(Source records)
--

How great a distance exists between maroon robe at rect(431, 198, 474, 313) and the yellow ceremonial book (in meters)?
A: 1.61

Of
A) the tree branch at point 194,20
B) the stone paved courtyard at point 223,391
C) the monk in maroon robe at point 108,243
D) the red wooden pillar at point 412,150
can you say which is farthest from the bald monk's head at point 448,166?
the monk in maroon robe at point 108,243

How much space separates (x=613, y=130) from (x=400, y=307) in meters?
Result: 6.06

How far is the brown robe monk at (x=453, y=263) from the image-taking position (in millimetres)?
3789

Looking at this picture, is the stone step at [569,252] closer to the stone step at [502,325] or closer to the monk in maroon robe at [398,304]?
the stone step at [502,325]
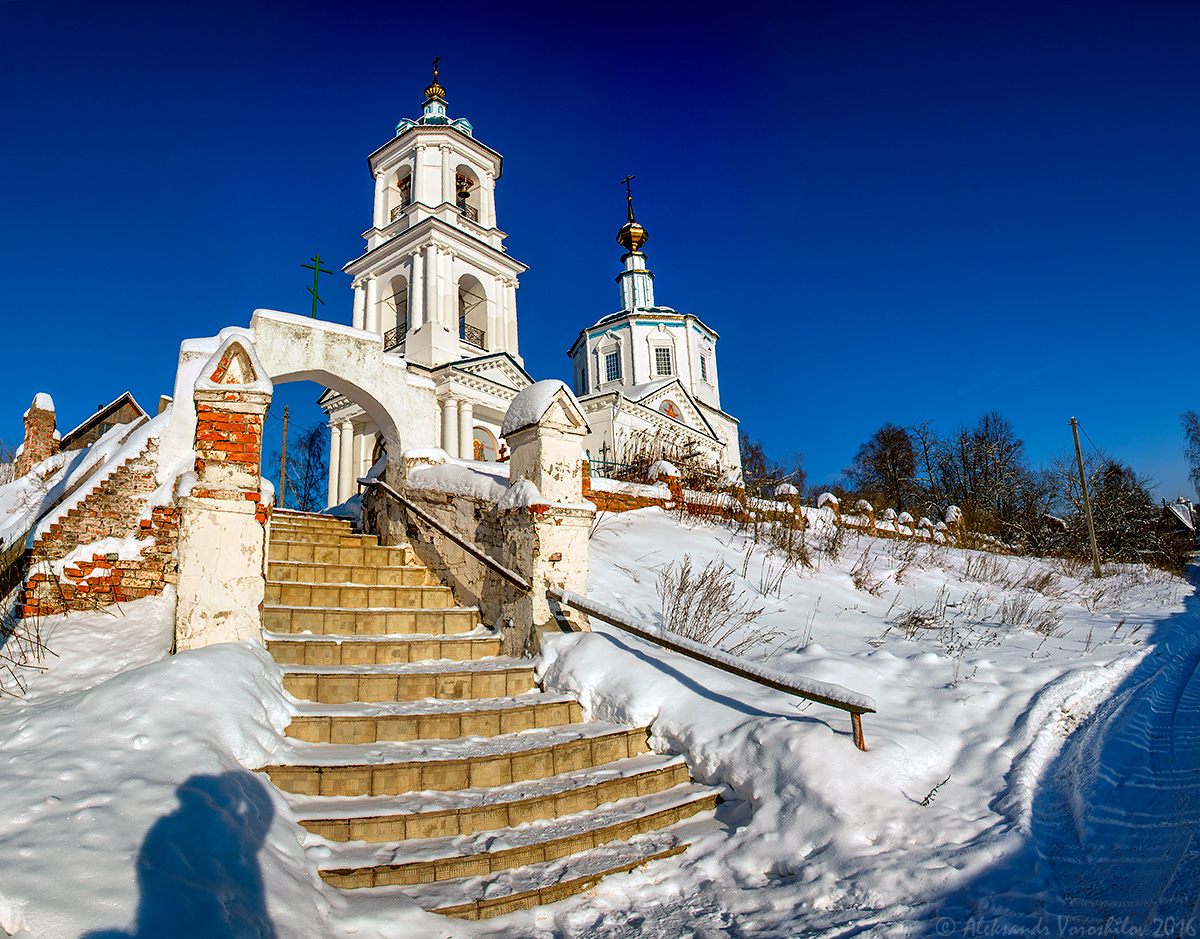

--

**Set exercise:**
Extract all of the lines above word for word, leaving out the picture.

**Completed task:**
How great a distance exists between maroon robe at rect(431, 198, 474, 313) and the yellow ceremonial book (in meters)?
A: 1.61

Of
A) the tree branch at point 194,20
B) the stone paved courtyard at point 223,391
C) the monk in maroon robe at point 108,243
D) the red wooden pillar at point 412,150
can you say which is farthest from the bald monk's head at point 448,166?
the monk in maroon robe at point 108,243

How much space separates (x=613, y=130) from (x=400, y=307) in meters?
Result: 6.06

How far is the brown robe monk at (x=453, y=263) from the image-taking position (in millimetres)?
3789

Looking at this picture, is the stone step at [569,252] closer to the stone step at [502,325] or closer to the monk in maroon robe at [398,304]?
the stone step at [502,325]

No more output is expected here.